EBay narrows payment options
Wednesday Apr 9 23:18 AEST
New security changes to auction website eBay Australia will affect the way buyers purchase goods, and funnel more funds into its coffers.
Under the changes, direct deposits, money orders and personal cheques will no longer be listed as a payment option after June 17.
As a result, buyers will have only two options with which to pay: either cash-on-delivery, or via the online commerce website PayPal, which is owned by eBay.
PayPal accepts direct deposit or credit card payment on behalf of eBay sellers at a fee of between 1.1 and 2.4 per cent.
EBay defended the change, saying buyers were more likely to have problems with 'offline' payment options such as direct deposit.
'When you crunch the numbers and you look at the disputes that have occurred on the site you get to see some really powerful differences between how people pay and what happens,' eBay trust and safety director Alastair MacGibbon said.
'For example, you are four times less likely to have a problem on eBay if you pay with PayPal than all the other payments on the site, like direct deposit.

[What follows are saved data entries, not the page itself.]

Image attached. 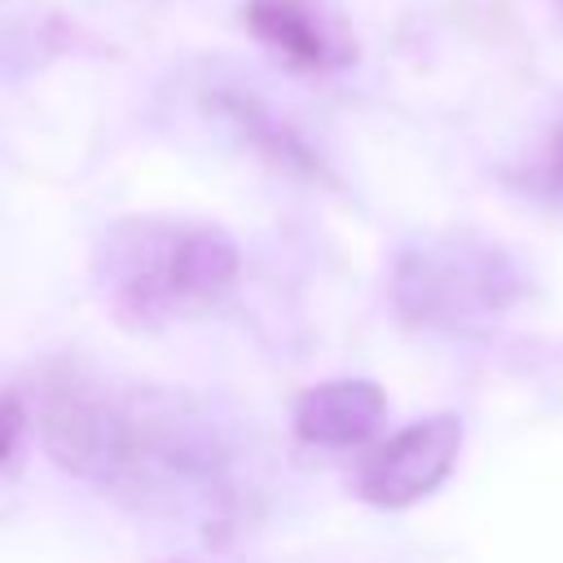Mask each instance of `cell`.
<instances>
[{
	"label": "cell",
	"mask_w": 563,
	"mask_h": 563,
	"mask_svg": "<svg viewBox=\"0 0 563 563\" xmlns=\"http://www.w3.org/2000/svg\"><path fill=\"white\" fill-rule=\"evenodd\" d=\"M26 431H35L26 391H22V383H9V391H4V479H13L18 466H22V440H26Z\"/></svg>",
	"instance_id": "ba28073f"
},
{
	"label": "cell",
	"mask_w": 563,
	"mask_h": 563,
	"mask_svg": "<svg viewBox=\"0 0 563 563\" xmlns=\"http://www.w3.org/2000/svg\"><path fill=\"white\" fill-rule=\"evenodd\" d=\"M167 563H202V559H167Z\"/></svg>",
	"instance_id": "30bf717a"
},
{
	"label": "cell",
	"mask_w": 563,
	"mask_h": 563,
	"mask_svg": "<svg viewBox=\"0 0 563 563\" xmlns=\"http://www.w3.org/2000/svg\"><path fill=\"white\" fill-rule=\"evenodd\" d=\"M92 295L123 330H163L216 308L238 273V242L189 216H123L92 242Z\"/></svg>",
	"instance_id": "7a4b0ae2"
},
{
	"label": "cell",
	"mask_w": 563,
	"mask_h": 563,
	"mask_svg": "<svg viewBox=\"0 0 563 563\" xmlns=\"http://www.w3.org/2000/svg\"><path fill=\"white\" fill-rule=\"evenodd\" d=\"M387 418V396L374 378H321L290 405V431L308 449H361Z\"/></svg>",
	"instance_id": "8992f818"
},
{
	"label": "cell",
	"mask_w": 563,
	"mask_h": 563,
	"mask_svg": "<svg viewBox=\"0 0 563 563\" xmlns=\"http://www.w3.org/2000/svg\"><path fill=\"white\" fill-rule=\"evenodd\" d=\"M462 444H466V422L457 413L413 418L356 457L352 493L378 510L418 506L453 475Z\"/></svg>",
	"instance_id": "277c9868"
},
{
	"label": "cell",
	"mask_w": 563,
	"mask_h": 563,
	"mask_svg": "<svg viewBox=\"0 0 563 563\" xmlns=\"http://www.w3.org/2000/svg\"><path fill=\"white\" fill-rule=\"evenodd\" d=\"M541 180L550 194H563V123L554 128L550 145H545V163H541Z\"/></svg>",
	"instance_id": "9c48e42d"
},
{
	"label": "cell",
	"mask_w": 563,
	"mask_h": 563,
	"mask_svg": "<svg viewBox=\"0 0 563 563\" xmlns=\"http://www.w3.org/2000/svg\"><path fill=\"white\" fill-rule=\"evenodd\" d=\"M242 22L260 48L299 75H334L361 57L352 18L334 0H246Z\"/></svg>",
	"instance_id": "5b68a950"
},
{
	"label": "cell",
	"mask_w": 563,
	"mask_h": 563,
	"mask_svg": "<svg viewBox=\"0 0 563 563\" xmlns=\"http://www.w3.org/2000/svg\"><path fill=\"white\" fill-rule=\"evenodd\" d=\"M224 114L242 128V136L255 145V150H264L273 163H282V167H295V172H308V176H317L321 172V163L312 158V150L286 128V123H277L260 101H242V97H229L224 101Z\"/></svg>",
	"instance_id": "52a82bcc"
},
{
	"label": "cell",
	"mask_w": 563,
	"mask_h": 563,
	"mask_svg": "<svg viewBox=\"0 0 563 563\" xmlns=\"http://www.w3.org/2000/svg\"><path fill=\"white\" fill-rule=\"evenodd\" d=\"M387 290L405 325L479 339L528 299V273L493 238L435 233L396 255Z\"/></svg>",
	"instance_id": "3957f363"
},
{
	"label": "cell",
	"mask_w": 563,
	"mask_h": 563,
	"mask_svg": "<svg viewBox=\"0 0 563 563\" xmlns=\"http://www.w3.org/2000/svg\"><path fill=\"white\" fill-rule=\"evenodd\" d=\"M31 422L57 471L145 510H216L229 497V444L211 409L158 383L114 378L75 356L31 369Z\"/></svg>",
	"instance_id": "6da1fadb"
}]
</instances>
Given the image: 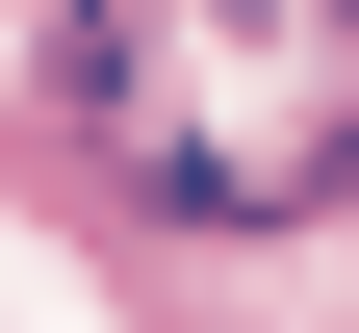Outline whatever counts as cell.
<instances>
[{
	"mask_svg": "<svg viewBox=\"0 0 359 333\" xmlns=\"http://www.w3.org/2000/svg\"><path fill=\"white\" fill-rule=\"evenodd\" d=\"M52 128L154 231L359 205V0H52Z\"/></svg>",
	"mask_w": 359,
	"mask_h": 333,
	"instance_id": "1",
	"label": "cell"
}]
</instances>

'The only other payment method that is safe is when you're paying cash-on-delivery.'
Mr MacGibbon acknowledged that some buyers would be upset by the change, but believed most would benefit from the increased level of security.
'Some people will take some time to accept the change. EBay will make every effort to educate people about why this is for their safety and why it will increase confidence in shopping on eBay,' he said.
The website has also bolstered its PayPal Buyer Protection insurance program in which buyers who fail to receive goods, or find they are not as stated, can lodge a claim to eBay for the amount lost. Buyers used to be able to claim up to $3,000, but this has now been increased to $20,000.
'These changes together with the increased protections provided by PayPal will give Australians increased confidence on eBay, regardless of whether they are buying or selling,' Mr MacGibbon said.